● **ASSIGNED TASK**: Reproduce the entries from the beginning through the line containing "Parachute Percale Pillowcase Set in Bone", substituting "Sateen" for "Percale" and keeping everything else unchanged. Leave out the pictures.

(Short web captions)
____
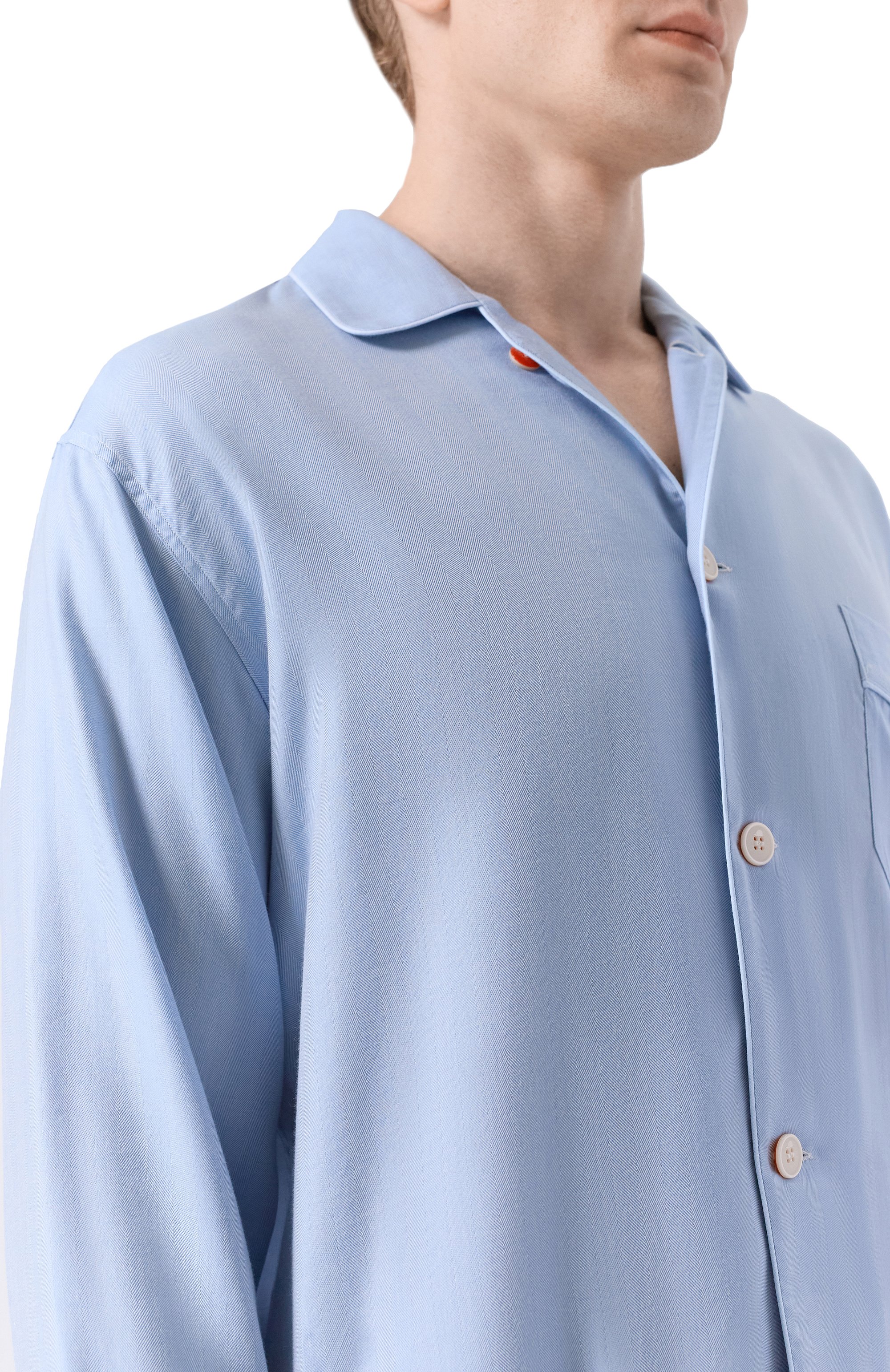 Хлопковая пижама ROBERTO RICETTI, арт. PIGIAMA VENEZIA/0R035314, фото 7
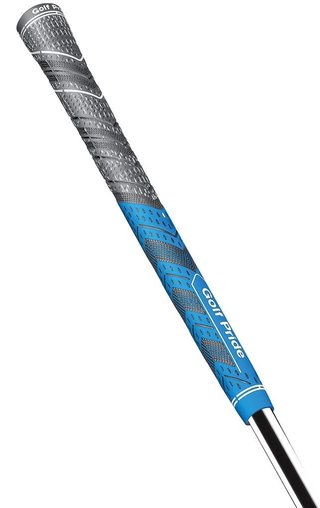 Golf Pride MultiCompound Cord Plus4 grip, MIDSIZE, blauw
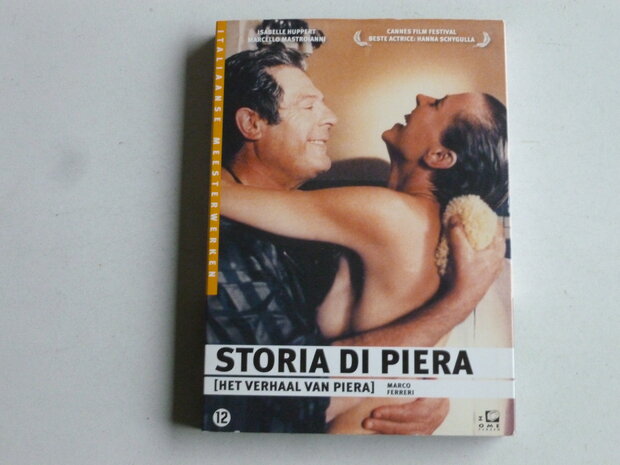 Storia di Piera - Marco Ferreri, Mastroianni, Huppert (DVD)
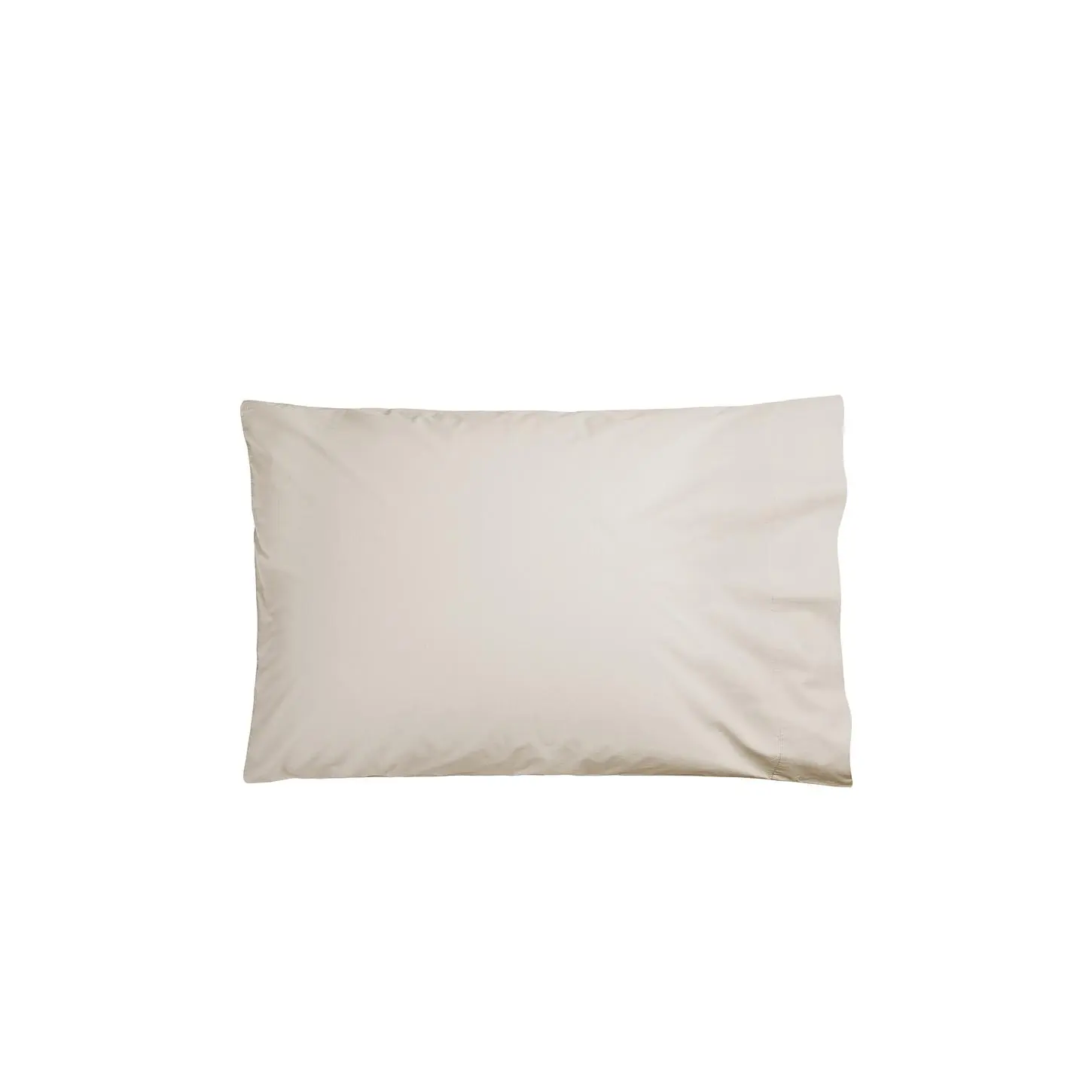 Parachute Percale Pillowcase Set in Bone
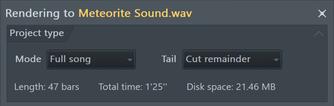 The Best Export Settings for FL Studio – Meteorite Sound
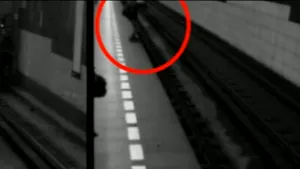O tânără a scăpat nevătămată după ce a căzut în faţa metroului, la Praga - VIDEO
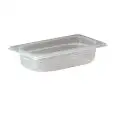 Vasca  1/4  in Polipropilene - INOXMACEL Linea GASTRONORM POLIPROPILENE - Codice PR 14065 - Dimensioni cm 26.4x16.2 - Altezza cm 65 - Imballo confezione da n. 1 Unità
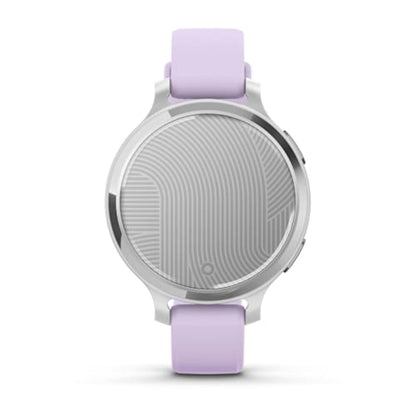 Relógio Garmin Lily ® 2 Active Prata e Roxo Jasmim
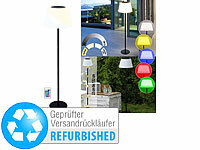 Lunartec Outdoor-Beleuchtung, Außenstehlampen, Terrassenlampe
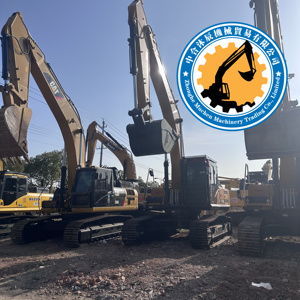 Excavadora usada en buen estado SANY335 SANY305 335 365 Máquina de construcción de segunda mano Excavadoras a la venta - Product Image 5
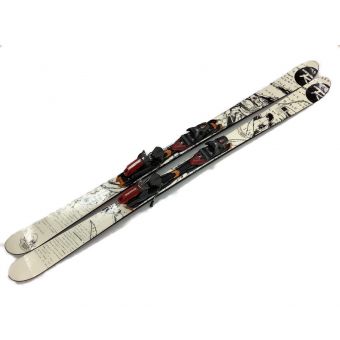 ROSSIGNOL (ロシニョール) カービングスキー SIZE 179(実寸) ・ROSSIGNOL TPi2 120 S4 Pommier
____
● **RESULT**:
 Хлопковая пижама ROBERTO RICETTI, арт. PIGIAMA VENEZIA/0R035314, фото 7
 Golf Pride MultiCompound Cord Plus4 grip, MIDSIZE, blauw
 Storia di Piera - Marco Ferreri, Mastroianni, Huppert (DVD)
 Parachute Sateen Pillowcase Set in Bone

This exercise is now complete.